Beobachtung der ERK-Aktivität in Pankreaszellen durch Multiphotonenmikroskopie

In dieser Zeitrafferaufnahme wurde die ERK-Aktivität mittels FRET (CFP-YFP) beobachtet. Eine hohe ERK-Aktivität ist rot und eine niedrige ERK-Aktivität blau dargestellt. Hierbei handelte es sich um ein Kontrollexperiment, um zu bestätigen, dass die Bildaufnahmebedingungen die ERK-Aktivität nicht verändern.

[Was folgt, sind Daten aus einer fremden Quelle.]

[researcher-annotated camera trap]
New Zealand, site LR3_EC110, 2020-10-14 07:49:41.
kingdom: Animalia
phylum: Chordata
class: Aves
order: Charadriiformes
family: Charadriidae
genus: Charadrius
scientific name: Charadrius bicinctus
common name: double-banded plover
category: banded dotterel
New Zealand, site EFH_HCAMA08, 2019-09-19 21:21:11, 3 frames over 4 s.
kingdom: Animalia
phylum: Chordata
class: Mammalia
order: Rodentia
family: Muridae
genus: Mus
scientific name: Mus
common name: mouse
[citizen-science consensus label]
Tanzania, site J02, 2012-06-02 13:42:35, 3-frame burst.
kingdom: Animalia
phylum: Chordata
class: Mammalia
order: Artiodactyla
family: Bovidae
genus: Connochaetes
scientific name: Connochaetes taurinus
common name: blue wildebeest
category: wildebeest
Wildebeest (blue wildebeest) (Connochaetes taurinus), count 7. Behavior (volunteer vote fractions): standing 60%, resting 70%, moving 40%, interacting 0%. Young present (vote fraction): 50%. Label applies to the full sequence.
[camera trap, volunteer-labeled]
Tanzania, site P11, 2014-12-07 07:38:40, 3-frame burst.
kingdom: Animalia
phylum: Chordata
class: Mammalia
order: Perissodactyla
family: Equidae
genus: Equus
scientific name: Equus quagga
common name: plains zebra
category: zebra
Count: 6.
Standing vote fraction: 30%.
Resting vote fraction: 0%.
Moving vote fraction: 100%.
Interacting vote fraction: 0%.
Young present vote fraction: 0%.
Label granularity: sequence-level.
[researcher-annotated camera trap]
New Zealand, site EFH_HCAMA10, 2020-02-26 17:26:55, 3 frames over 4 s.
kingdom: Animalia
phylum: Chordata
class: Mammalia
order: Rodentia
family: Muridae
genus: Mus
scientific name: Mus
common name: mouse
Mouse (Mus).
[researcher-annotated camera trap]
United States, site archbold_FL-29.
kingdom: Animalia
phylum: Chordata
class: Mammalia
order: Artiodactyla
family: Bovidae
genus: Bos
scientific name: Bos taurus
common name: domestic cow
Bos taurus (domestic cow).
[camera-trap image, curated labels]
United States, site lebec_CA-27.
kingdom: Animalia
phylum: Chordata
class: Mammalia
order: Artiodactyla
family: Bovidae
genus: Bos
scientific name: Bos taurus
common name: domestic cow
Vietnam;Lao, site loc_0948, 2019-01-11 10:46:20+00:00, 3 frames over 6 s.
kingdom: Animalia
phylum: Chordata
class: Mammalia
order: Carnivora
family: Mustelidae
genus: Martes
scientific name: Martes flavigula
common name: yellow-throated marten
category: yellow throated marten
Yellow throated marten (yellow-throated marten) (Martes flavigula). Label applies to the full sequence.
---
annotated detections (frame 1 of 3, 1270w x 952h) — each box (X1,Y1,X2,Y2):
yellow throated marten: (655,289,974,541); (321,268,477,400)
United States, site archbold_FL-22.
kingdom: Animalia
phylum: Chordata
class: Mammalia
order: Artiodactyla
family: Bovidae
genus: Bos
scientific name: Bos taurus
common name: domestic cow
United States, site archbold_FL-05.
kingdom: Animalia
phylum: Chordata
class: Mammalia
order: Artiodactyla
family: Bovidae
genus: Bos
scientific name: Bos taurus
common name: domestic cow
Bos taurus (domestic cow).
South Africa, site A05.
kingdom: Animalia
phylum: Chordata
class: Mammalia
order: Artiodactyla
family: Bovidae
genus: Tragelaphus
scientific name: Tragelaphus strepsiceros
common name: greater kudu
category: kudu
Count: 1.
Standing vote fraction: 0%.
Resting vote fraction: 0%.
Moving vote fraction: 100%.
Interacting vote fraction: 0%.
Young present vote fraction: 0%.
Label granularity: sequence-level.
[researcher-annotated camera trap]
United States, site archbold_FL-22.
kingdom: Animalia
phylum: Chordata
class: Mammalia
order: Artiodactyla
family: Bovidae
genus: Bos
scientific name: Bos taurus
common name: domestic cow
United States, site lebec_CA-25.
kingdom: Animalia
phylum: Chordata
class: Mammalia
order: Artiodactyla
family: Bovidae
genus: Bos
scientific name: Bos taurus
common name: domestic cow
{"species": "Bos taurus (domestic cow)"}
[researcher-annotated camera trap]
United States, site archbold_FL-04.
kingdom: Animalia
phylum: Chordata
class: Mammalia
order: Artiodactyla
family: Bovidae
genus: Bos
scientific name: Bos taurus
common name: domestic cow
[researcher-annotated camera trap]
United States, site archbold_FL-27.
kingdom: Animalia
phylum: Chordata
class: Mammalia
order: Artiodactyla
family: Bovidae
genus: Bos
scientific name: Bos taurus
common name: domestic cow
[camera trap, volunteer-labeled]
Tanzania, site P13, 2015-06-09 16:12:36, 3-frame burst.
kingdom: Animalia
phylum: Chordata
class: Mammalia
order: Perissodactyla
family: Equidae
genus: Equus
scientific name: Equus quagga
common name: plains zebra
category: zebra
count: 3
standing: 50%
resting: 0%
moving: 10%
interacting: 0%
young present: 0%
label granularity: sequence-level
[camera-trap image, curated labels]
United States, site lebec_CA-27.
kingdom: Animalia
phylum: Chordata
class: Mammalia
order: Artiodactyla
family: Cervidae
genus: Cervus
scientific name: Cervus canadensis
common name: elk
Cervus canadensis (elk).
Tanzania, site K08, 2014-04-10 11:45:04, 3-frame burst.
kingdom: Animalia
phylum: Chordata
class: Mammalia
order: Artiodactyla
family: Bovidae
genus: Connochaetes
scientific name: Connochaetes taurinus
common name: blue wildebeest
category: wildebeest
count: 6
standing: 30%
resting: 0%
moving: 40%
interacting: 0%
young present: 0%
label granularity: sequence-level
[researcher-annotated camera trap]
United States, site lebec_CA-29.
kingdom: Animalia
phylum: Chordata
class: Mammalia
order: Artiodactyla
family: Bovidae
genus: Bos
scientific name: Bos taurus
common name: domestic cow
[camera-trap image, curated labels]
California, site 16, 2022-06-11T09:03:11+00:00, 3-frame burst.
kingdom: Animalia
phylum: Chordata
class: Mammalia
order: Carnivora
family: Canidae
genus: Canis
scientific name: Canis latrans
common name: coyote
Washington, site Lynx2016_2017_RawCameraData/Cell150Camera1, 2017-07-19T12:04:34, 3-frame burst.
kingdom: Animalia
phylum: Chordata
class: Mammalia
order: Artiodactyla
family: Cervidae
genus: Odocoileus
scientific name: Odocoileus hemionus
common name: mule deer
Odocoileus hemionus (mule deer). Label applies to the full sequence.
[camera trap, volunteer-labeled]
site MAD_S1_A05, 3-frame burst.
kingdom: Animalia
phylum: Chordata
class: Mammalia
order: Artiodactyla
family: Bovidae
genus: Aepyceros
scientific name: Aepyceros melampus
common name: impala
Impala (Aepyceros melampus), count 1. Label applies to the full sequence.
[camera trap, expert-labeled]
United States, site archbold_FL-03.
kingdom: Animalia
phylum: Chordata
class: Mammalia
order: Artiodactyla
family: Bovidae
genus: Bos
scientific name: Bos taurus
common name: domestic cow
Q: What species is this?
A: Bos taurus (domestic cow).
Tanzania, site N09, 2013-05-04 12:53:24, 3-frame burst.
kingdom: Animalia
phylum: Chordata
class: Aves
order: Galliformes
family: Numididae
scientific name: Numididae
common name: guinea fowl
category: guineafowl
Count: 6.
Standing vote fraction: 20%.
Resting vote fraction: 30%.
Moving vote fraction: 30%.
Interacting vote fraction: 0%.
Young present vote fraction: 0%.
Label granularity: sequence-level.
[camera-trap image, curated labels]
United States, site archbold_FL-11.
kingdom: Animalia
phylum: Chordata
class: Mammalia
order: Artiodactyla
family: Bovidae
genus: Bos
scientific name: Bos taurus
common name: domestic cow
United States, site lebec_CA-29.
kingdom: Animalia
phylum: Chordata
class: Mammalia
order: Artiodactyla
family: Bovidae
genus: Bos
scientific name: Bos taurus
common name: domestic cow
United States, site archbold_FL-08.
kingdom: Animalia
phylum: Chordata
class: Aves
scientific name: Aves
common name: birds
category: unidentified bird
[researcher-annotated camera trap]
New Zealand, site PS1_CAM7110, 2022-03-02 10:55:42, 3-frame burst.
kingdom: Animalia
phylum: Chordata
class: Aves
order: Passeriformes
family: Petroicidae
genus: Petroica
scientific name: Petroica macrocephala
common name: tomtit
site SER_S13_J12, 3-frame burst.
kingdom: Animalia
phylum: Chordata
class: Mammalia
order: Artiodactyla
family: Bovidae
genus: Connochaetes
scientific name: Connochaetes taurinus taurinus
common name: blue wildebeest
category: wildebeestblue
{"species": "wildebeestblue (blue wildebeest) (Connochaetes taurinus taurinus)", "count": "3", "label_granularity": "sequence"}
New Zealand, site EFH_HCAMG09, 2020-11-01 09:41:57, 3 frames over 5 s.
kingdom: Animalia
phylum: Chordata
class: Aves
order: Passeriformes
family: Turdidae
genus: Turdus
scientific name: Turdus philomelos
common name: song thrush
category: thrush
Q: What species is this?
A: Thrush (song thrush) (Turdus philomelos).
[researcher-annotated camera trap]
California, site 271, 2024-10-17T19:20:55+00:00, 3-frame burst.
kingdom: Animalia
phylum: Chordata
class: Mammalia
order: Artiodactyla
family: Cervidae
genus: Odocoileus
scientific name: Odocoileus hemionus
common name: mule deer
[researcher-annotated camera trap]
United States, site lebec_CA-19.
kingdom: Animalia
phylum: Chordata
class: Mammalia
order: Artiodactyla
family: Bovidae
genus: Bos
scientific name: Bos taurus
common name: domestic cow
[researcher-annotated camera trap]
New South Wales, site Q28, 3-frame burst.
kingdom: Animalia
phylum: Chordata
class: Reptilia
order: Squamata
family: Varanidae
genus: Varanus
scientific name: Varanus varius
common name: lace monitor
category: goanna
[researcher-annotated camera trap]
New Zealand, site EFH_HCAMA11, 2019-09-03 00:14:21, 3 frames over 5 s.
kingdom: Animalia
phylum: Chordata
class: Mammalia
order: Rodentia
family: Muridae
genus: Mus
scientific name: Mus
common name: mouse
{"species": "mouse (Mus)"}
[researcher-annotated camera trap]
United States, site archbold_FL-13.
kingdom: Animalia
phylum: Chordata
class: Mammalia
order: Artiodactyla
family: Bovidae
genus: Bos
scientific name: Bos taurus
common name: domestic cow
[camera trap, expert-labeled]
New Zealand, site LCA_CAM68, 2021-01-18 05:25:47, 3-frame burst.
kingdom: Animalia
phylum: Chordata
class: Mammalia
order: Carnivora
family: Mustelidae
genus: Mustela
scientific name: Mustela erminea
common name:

Da es auch nach 3 Stunden Mikroskopie keine Veränderung gab, ist davon auszugehen, dass keine Auswirkung auf die ERK-Aktivität vorliegt, auch nicht, wenn die Betrachtung während des Ansaugens mit einer Fixiervorrichtung erfolgt.

  • Bildaufnahme-Bedingungen
  • Probe: Eisuke-Maus
  • Objektiv: XLPLN25XWMP
  • Laser: 840 nm
  • Z-Position: 0 µm (links), 7,5 µm (Mitte), 15 µm (rechts)
  • Intervall: 2 Min.
  • Gesamtdauer des Experiments: ca. 3 Stunden

Interessieren Sie sich für diese oder andere kundenspezifische Mikroskopielösungen?

Neben dieser Maus-Adsorptionsfixiervorrichtung bietet Evident andere erweiterte Lösungen für Standardsysteme mit moderner Mikroskopietechnik. Diese maßgeschneiderten Lösungen sind jedoch nicht in allen Ländern oder Regionen verfügbar. Erfahren Sie mehr auf unserer Seite Kundenspezifische Lösungen.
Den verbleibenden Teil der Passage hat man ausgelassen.